6 No comas pan de hombre de mal ojo, Ni codicies sus manjares:
7 Porque cual es su pensamiento en su alma, tal es él. Come y bebe, te dirá; Mas su corazón no está contigo.
8 Vomitarás la parte que tú comiste, Y perderás tus suaves palabras.
9 No hables á oídos del necio; Porque menospreciará la prudencia de tus razones.
10 No traspases el término antiguo, Ni entres en la heredad de los huérfanos:
11 Porque el defensor de ellos es el Fuerte, El cual juzgará la causa de ellos contra ti.
12 Aplica tu corazón á la enseñanza, Y tus oídos á las palabras de sabiduría.
13 No rehuses la corrección del muchacho: Porque si lo hirieres con vara, no morirá.
14 Tú lo herirás con vara, Y librarás su alma del infierno.
15 Hijo mío, si tu corazón fuere sabio, También á mí se me alegrará el corazón;
16 Mis entrañas también se alegrarán, Cuando tus labios hablaren cosas rectas.

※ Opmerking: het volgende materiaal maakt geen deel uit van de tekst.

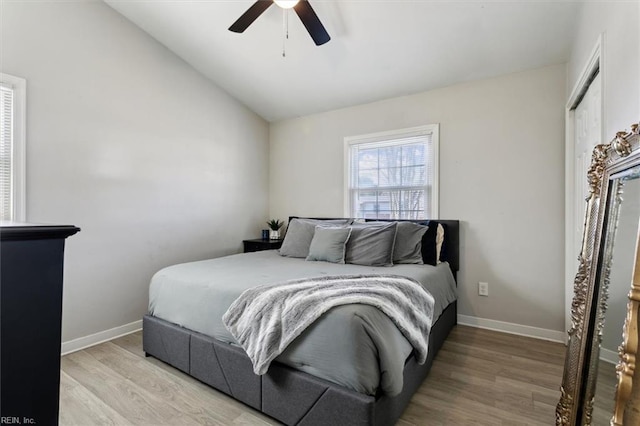 bedroom with ceiling fan, light hardwood / wood-style floors, and vaulted ceiling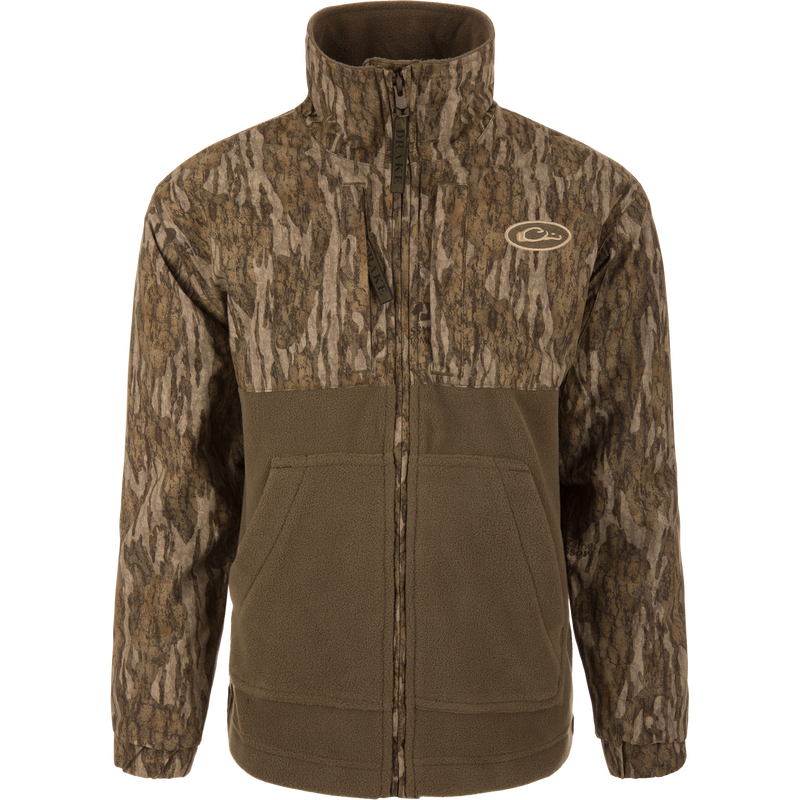 MST Youth Eqwader Full Zip Jacket featuring tree-bark camo print and olive-green fleece, stand-up collar, hand-warmer pockets, and dual-zone waterproof and breathable fabric.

17 No tenga tu corazón envidia de los pecadores, Antes persevera en el temor de Jehová todo tiempo:
18 Porque ciertamente hay fin, Y tu esperanza no será cortada.

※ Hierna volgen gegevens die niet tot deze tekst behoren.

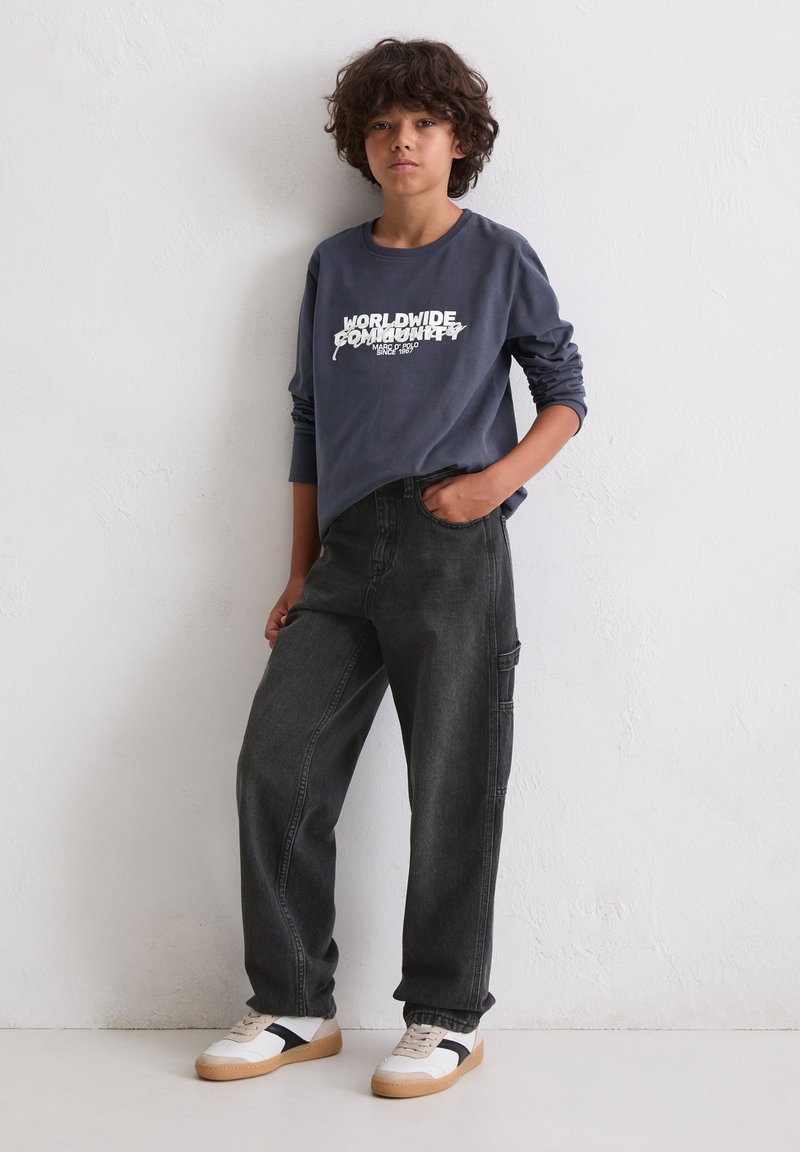 Ciemnoszara koszulka z długim rękawem z napisem "ŚWIATOWA SPOŁECZNOŚĆ" w białym kolorze, zestawiona z czarnymi luźnymi dżinsami i białymi trampkami z czarnymi akcentami.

19 Oye tú, hijo mío, y sé sabio, Y endereza tu corazón al camino.
20 No estés con los bebedores de vino, Ni con los comedores de carne:
21 Porque el bebedor y el comilón empobrecerán: Y el sueño hará vestir vestidos rotos.
22 Oye á tu padre, á aquel que te engendró; Y cuando tu madre envejeciere, no la menosprecies.
23 Compra la verdad, y no la vendas; La sabiduría, la enseñanza, y la inteligencia.
24 Mucho se alegrará el padre del justo: Y el que engendró sabio se gozará con él.
25 Alégrense tu padre y tu madre, Y gócese la que te engendró.
26 Dame, hijo mío, tu corazón, Y miren tus ojos por mis caminos.
27 Porque sima profunda es la ramera, Y pozo angosto la extraña.
28 También ella, como robador, acecha, Y multiplica entre los hombres los prevaricadores.
29 ¿Para quién será el ay? ¿para quién el ay? ¿para quién las rencillas? ¿Para quién las quejas? ¿para quién las heridas en balde? ¿Para quién lo amoratado de los ojos?
30 Para los que se detienen mucho en el vino, Para los que van buscando la mistura.
31 No mires al vino cuando rojea, Cuando resplandece su color en el vaso: Entrase suavemente;
32 Mas al fin como serpiente morderá, Y como basilisco dará dolor:
33 Tus ojos mirarán las extrañas, Y tu corazón hablará perversidades.
34 Y serás como el que yace en medio de la mar, O como el que está en la punta de un mastelero.
35 Y dirás: Hiriéronme, mas no me dolió; Azotáronme, mas no lo sentí; Cuando despertare, aun lo tornaré á buscar.